"""This example shows how to define the gradient of your own functions.
This can be useful for speed, numerical stability, or in cases where
your code depends on external library calls."""
from __future__ import absolute_import
from __future__ import print_function
import autograd.numpy as np
import autograd.numpy.random as npr

from autograd import grad
from autograd.extend import primitive, defvjp
from autograd.test_util import check_grads


# @primitive tells Autograd not to look inside this function, but instead
# to treat it as a black box, whose gradient might be specified later.
# Functions with this decorator can contain anything that Python knows
# how to execute, and you can do things like in-place operations on arrays.
@primitive
def logsumexp(x):
    """Numerically stable log(sum(exp(x))), also defined in scipy.special"""
    max_x = np.max(x)
    return max_x + np.log(np.sum(np.exp(x - max_x)))

# Next, we write a function that specifies the gradient with a closure.
# The reason for the closure is so that the gradient can depend
# on both the input to the original function (x), and the output of the
# original function (ans).

def logsumexp_vjp(ans, x):
    # If you want to be able to take higher-order derivatives, then all the
    # code inside this function must be itself differentiable by Autograd.
    # This closure multiplies g with the Jacobian of logsumexp (d_ans/d_x).
    # Because Autograd uses reverse-mode differentiation, g contains
    # the gradient of the objective w.r.t. ans, the output of logsumexp.
    # This returned VJP function doesn't close over `x`, so Python can
    # garbage-collect `x` if there are no references to it elsewhere.
    x_shape = x.shape
    return lambda g: np.full(x_shape, g) * np.exp(x - np.full(x_shape, ans))

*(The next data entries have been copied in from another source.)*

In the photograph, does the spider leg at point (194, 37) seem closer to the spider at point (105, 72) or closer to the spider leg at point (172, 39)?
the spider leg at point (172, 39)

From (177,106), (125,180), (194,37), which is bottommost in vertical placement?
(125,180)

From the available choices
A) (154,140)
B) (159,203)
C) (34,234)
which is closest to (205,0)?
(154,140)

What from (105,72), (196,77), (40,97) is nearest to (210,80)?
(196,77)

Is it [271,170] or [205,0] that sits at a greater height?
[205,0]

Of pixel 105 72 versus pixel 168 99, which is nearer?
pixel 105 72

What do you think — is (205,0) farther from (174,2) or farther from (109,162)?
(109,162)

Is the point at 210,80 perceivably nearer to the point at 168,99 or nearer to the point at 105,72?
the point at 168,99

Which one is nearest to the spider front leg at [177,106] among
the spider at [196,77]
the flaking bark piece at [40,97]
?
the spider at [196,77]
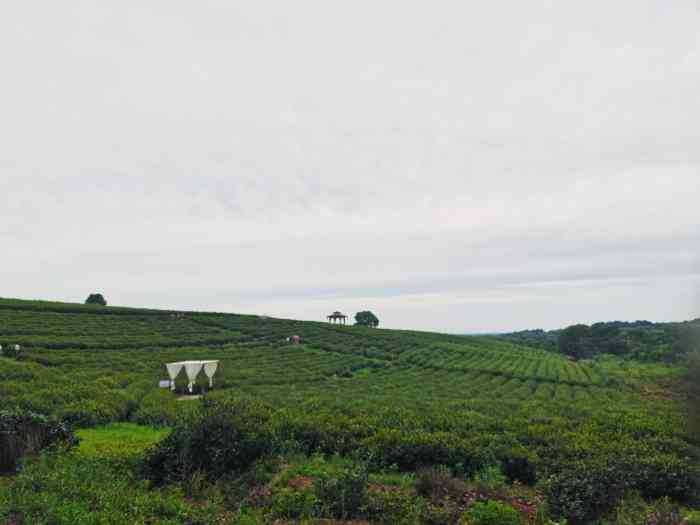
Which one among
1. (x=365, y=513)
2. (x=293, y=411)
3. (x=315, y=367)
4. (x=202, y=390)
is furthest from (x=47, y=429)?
(x=315, y=367)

# Now we tell Autograd that logsumexmp has a gradient-making function.
defvjp(logsumexp, logsumexp_vjp)

if __name__ == '__main__':
    # Now we can use logsumexp() inside a larger function that we want
    # to differentiate.
    def example_func(y):
        z = y**2
        lse = logsumexp(z)
        return np.sum(lse)

    grad_of_example = grad(example_func)
    print("Gradient: \n", grad_of_example(npr.randn(10)))

    # Check the gradients numerically, just to be safe.
    check_grads(example_func, modes=['rev'])(npr.randn(10))